----- Information

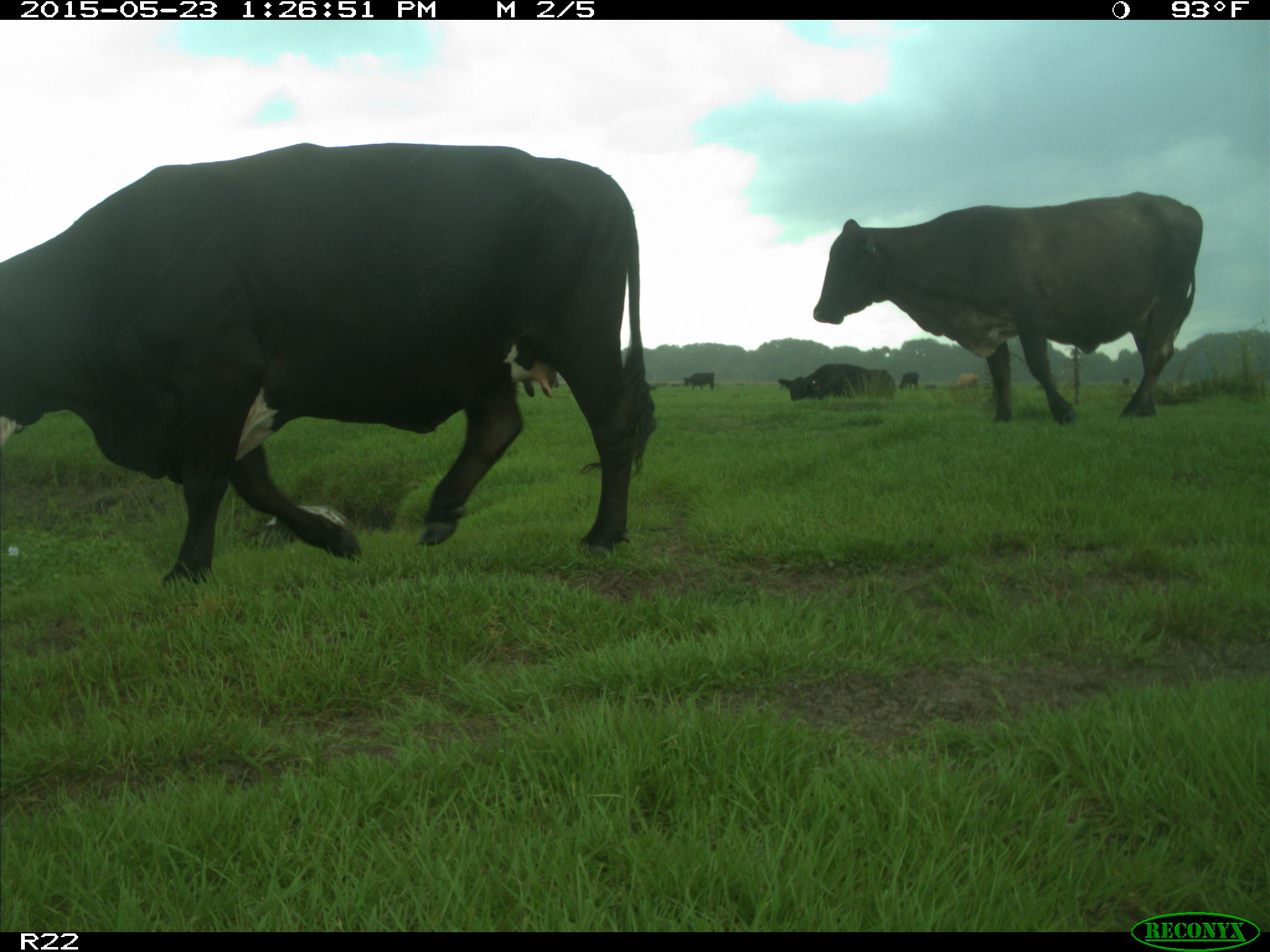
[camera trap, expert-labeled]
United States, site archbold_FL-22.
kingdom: Animalia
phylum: Chordata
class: Mammalia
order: Artiodactyla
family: Bovidae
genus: Bos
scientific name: Bos taurus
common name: domestic cow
Bos taurus (domestic cow).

----------

Work item:
Repeat each entry exactly. Pictures do not belong in the copy.

Solution to this task:
[camera trap, expert-labeled]
United States, site archbold_FL-22.
kingdom: Animalia
phylum: Chordata
class: Mammalia
order: Artiodactyla
family: Bovidae
genus: Bos
scientific name: Bos taurus
common name: domestic cow
Bos taurus (domestic cow).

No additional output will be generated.